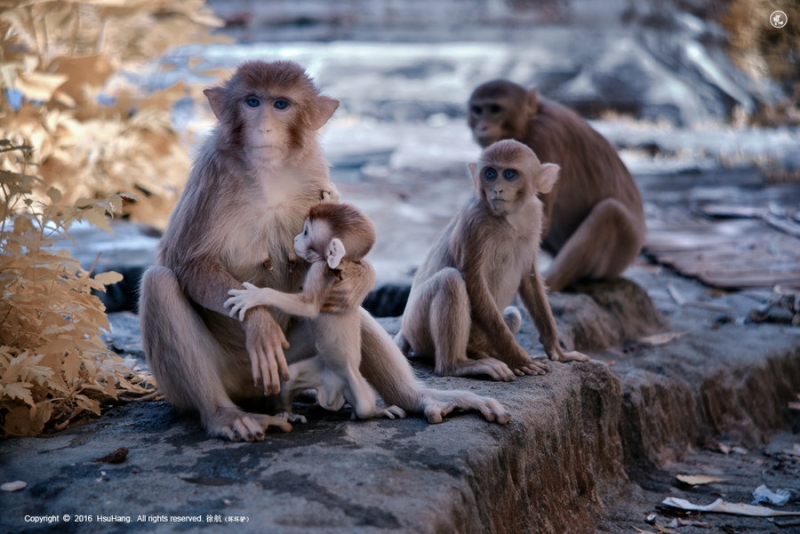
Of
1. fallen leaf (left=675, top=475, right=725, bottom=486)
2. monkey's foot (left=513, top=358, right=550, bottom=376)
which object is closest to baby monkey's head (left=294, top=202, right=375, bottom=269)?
monkey's foot (left=513, top=358, right=550, bottom=376)

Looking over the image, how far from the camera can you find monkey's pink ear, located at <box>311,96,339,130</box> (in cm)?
357

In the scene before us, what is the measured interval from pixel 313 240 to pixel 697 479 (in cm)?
273

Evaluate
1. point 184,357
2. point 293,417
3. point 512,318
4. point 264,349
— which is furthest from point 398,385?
point 512,318

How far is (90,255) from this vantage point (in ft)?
23.0

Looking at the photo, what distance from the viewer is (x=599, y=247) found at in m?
6.35

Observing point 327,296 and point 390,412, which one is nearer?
point 327,296

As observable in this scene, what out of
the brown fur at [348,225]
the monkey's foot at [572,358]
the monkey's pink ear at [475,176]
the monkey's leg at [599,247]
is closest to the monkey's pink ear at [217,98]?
the brown fur at [348,225]

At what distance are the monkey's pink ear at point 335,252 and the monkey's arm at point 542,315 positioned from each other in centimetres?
154

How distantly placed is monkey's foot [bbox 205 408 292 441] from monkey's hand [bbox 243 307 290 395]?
0.16 meters

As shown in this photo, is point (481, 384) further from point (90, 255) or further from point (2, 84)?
point (2, 84)

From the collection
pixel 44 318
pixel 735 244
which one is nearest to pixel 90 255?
pixel 44 318

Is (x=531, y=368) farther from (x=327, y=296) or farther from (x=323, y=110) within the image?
(x=323, y=110)

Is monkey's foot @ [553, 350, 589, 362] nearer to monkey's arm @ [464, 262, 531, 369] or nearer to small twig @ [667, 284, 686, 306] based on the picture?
monkey's arm @ [464, 262, 531, 369]

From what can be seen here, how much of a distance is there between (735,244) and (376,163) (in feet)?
16.6
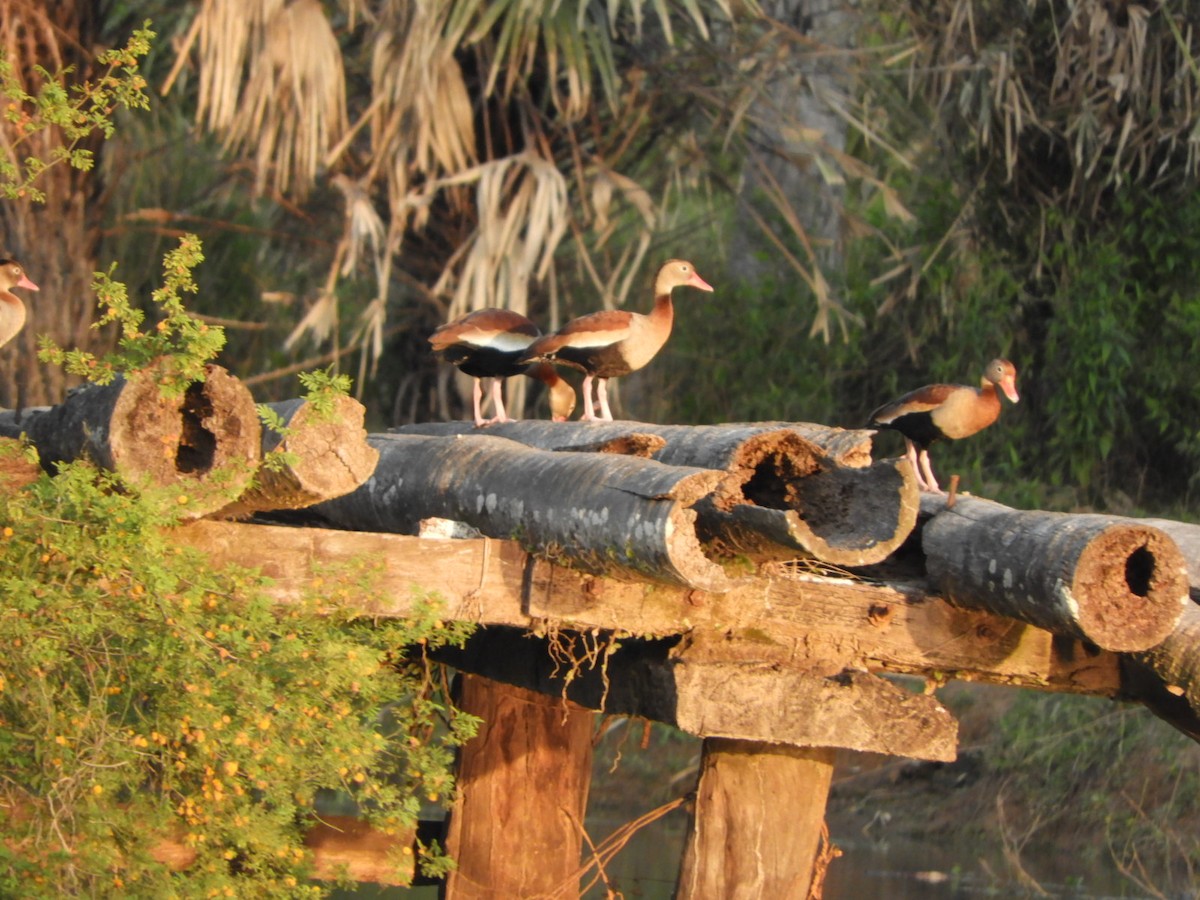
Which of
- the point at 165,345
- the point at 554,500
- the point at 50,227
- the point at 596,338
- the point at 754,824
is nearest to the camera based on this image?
the point at 165,345

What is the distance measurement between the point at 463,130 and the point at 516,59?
0.55 m

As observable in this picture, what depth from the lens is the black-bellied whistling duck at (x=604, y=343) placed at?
20.7 ft

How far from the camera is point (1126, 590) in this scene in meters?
4.23

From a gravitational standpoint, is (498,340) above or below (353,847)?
above

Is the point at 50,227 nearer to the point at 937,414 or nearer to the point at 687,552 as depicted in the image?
the point at 937,414

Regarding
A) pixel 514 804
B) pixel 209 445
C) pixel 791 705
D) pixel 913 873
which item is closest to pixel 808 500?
pixel 791 705

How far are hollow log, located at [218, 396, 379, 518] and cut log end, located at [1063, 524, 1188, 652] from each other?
166 centimetres

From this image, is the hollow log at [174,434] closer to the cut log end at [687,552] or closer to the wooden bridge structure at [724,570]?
the wooden bridge structure at [724,570]

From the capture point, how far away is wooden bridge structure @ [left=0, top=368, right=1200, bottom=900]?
407 centimetres

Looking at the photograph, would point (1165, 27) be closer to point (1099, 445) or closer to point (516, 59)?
point (1099, 445)

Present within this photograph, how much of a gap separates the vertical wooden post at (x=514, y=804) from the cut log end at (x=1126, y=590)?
7.46ft

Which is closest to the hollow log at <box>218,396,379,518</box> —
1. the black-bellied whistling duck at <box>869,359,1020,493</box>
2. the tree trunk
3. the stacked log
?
the stacked log

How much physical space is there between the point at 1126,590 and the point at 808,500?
78 cm

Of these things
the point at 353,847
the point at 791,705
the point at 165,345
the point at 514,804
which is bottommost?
the point at 353,847
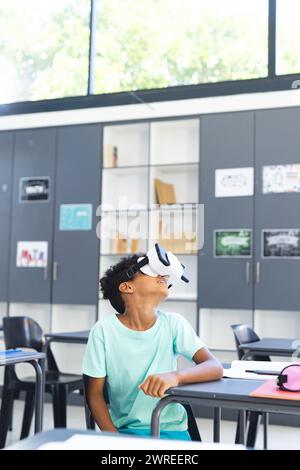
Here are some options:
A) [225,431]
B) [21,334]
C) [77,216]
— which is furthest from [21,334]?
[77,216]

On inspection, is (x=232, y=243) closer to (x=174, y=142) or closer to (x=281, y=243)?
(x=281, y=243)

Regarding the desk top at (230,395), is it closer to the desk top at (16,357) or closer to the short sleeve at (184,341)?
the short sleeve at (184,341)

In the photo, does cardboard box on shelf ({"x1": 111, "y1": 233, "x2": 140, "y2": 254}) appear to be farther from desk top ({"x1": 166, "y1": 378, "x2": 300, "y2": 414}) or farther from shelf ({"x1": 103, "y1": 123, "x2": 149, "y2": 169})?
A: desk top ({"x1": 166, "y1": 378, "x2": 300, "y2": 414})

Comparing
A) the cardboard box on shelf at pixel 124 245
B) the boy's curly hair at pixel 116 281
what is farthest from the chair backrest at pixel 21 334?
the boy's curly hair at pixel 116 281

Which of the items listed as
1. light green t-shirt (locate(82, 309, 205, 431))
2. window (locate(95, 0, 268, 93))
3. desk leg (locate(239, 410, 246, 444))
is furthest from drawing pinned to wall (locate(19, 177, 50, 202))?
light green t-shirt (locate(82, 309, 205, 431))

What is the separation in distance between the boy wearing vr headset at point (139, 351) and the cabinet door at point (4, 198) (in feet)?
12.6

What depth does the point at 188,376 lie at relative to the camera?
5.71 feet

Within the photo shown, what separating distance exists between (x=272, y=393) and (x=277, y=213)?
317 centimetres

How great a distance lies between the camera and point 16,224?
559 centimetres

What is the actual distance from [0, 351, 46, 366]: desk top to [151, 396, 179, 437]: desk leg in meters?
→ 0.98

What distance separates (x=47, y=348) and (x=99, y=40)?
276 cm

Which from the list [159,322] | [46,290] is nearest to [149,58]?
[46,290]

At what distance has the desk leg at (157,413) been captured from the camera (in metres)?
1.64

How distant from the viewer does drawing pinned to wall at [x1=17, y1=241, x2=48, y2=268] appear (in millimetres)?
5461
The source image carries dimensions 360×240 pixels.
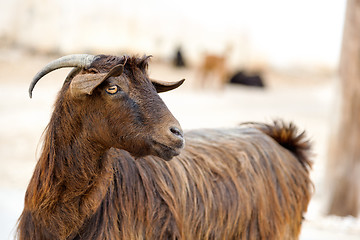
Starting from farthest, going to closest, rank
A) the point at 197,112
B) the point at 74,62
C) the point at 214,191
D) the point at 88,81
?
the point at 197,112, the point at 214,191, the point at 74,62, the point at 88,81

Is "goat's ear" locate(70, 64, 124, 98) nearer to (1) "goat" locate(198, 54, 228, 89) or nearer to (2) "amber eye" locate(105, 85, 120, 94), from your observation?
####################
> [What is expected]:
Reproduce all of the items above line for line, without any change. Omit the pictures from your copy.

> [Response to the exercise]:
Of
1. fallen leaf (left=675, top=475, right=725, bottom=486)
2. monkey's foot (left=513, top=358, right=550, bottom=376)
which object is closest to baby monkey's head (left=294, top=202, right=375, bottom=269)?
monkey's foot (left=513, top=358, right=550, bottom=376)

Looking over the image, how far from the camera can you find monkey's pink ear, located at <box>311,96,339,130</box> (in cm)?
357

In the scene before us, what is the measured interval from pixel 313 240 to pixel 697 479 (in cm)?
273

Evaluate
1. point 184,357
2. point 293,417
3. point 512,318
4. point 264,349
— which is furthest from point 398,385?
point 512,318

How far is (90,255) from this vantage point (in ft)?
23.0

Looking at the photo, what distance from the viewer is (x=599, y=247) found at in m?
6.35

Observing point 327,296 and point 390,412, which one is nearer?
point 327,296

As observable in this scene, what out of
the brown fur at [348,225]
the monkey's foot at [572,358]
the monkey's pink ear at [475,176]
the monkey's leg at [599,247]
is closest to the monkey's pink ear at [217,98]?
the brown fur at [348,225]

At what distance are the monkey's pink ear at point 335,252 and the monkey's arm at point 542,315 positioned from each other in centimetres?
154

How distantly placed is monkey's foot [bbox 205 408 292 441] from monkey's hand [bbox 243 307 290 395]?
0.16 meters

As shown in this photo, is point (481, 384) further from point (90, 255) or further from point (2, 84)?
point (2, 84)

From the collection
pixel 44 318
pixel 735 244
which one is nearest to pixel 90 255?
pixel 44 318

Is (x=531, y=368) farther from (x=327, y=296) or farther from (x=323, y=110) within the image?
(x=323, y=110)

Is monkey's foot @ [553, 350, 589, 362] nearer to monkey's arm @ [464, 262, 531, 369] or nearer to small twig @ [667, 284, 686, 306] based on the picture?
monkey's arm @ [464, 262, 531, 369]

From what can be seen here, how much of a distance is there between (735,244) and (376,163) (in feet)?
16.6
Which of
- the point at 165,345
- the point at 554,500
- the point at 50,227
- the point at 596,338
- the point at 754,824
is nearest to the camera based on this image?
the point at 165,345

What is the distance measurement between the point at 463,130 and the point at 516,59?
0.55 m

As observable in this picture, what depth from the lens is the black-bellied whistling duck at (x=604, y=343) placed at?
20.7 ft

How far from the camera is point (1126, 590) in this scene in meters?
4.23

From a gravitational standpoint, is (498,340) above or below (353,847)?
above

Is the point at 50,227 nearer to the point at 937,414 or nearer to the point at 687,552 as depicted in the image?
the point at 937,414

Regarding
A) pixel 514 804
B) pixel 209 445
C) pixel 791 705
D) pixel 913 873
which item is closest to pixel 808 500?
pixel 791 705

How far are hollow log, located at [218, 396, 379, 518] and cut log end, located at [1063, 524, 1188, 652] from each other?
166 centimetres

From this image, is the hollow log at [174,434] closer to the cut log end at [687,552] or closer to the wooden bridge structure at [724,570]?
the wooden bridge structure at [724,570]

From the capture point, how far away is wooden bridge structure @ [left=0, top=368, right=1200, bottom=900]?
407 centimetres

Looking at the photograph, would point (1165, 27) be closer to point (1099, 445) or closer to point (516, 59)?
point (1099, 445)

Present within this photograph, how much of a gap separates the vertical wooden post at (x=514, y=804) from the cut log end at (x=1126, y=590)?
7.46ft

Which is closest to the hollow log at <box>218,396,379,518</box> —
1. the black-bellied whistling duck at <box>869,359,1020,493</box>
2. the tree trunk
3. the stacked log
?
the stacked log

How much physical space is there between the point at 1126,590 and the point at 808,500?
78 cm

Of these things
the point at 353,847
the point at 791,705
the point at 165,345
the point at 514,804
which is bottommost?
the point at 353,847
Here are some options:
A) [225,431]
B) [21,334]
C) [77,216]
— which is furthest from [21,334]?
[77,216]

On inspection, is (x=232, y=243) closer to (x=174, y=142) or closer to (x=281, y=243)?
(x=281, y=243)

Regarding the desk top at (230,395), is it closer to the desk top at (16,357) or closer to the short sleeve at (184,341)?
the short sleeve at (184,341)

In the photo, does cardboard box on shelf ({"x1": 111, "y1": 233, "x2": 140, "y2": 254}) appear to be farther from desk top ({"x1": 166, "y1": 378, "x2": 300, "y2": 414}) or farther from shelf ({"x1": 103, "y1": 123, "x2": 149, "y2": 169})?
A: desk top ({"x1": 166, "y1": 378, "x2": 300, "y2": 414})

Comparing
A) the cardboard box on shelf at pixel 124 245
B) the boy's curly hair at pixel 116 281
what is farthest from the chair backrest at pixel 21 334?
the boy's curly hair at pixel 116 281

Which of the items listed as
1. light green t-shirt (locate(82, 309, 205, 431))
2. window (locate(95, 0, 268, 93))
3. desk leg (locate(239, 410, 246, 444))
is furthest from drawing pinned to wall (locate(19, 177, 50, 202))?
light green t-shirt (locate(82, 309, 205, 431))

What is the separation in distance between the boy wearing vr headset at point (139, 351) and the cabinet door at point (4, 198) (in feet)?
12.6

What depth does the point at 188,376 lie at relative to the camera?
5.71 feet

Within the photo shown, what separating distance exists between (x=272, y=393) and (x=277, y=213)?
317 centimetres

How great a distance lies between the camera and point 16,224?
559 centimetres

What is the actual distance from [0, 351, 46, 366]: desk top to [151, 396, 179, 437]: desk leg in meters?
→ 0.98

What distance separates (x=47, y=348) and (x=99, y=40)?
276 cm

Which from the list [159,322] | [46,290] is nearest to [149,58]?
[46,290]

At what distance has the desk leg at (157,413) been captured from the camera (in metres)?
1.64

How distant from the viewer does drawing pinned to wall at [x1=17, y1=241, x2=48, y2=268] appear (in millimetres)?
5461
The source image carries dimensions 360×240 pixels.
Starting from farthest, going to closest, rank
A) the point at 197,112
B) the point at 74,62
C) the point at 214,191
D) the point at 88,81
?
the point at 197,112, the point at 214,191, the point at 74,62, the point at 88,81

Is "goat's ear" locate(70, 64, 124, 98) nearer to (1) "goat" locate(198, 54, 228, 89) or nearer to (2) "amber eye" locate(105, 85, 120, 94), from your observation?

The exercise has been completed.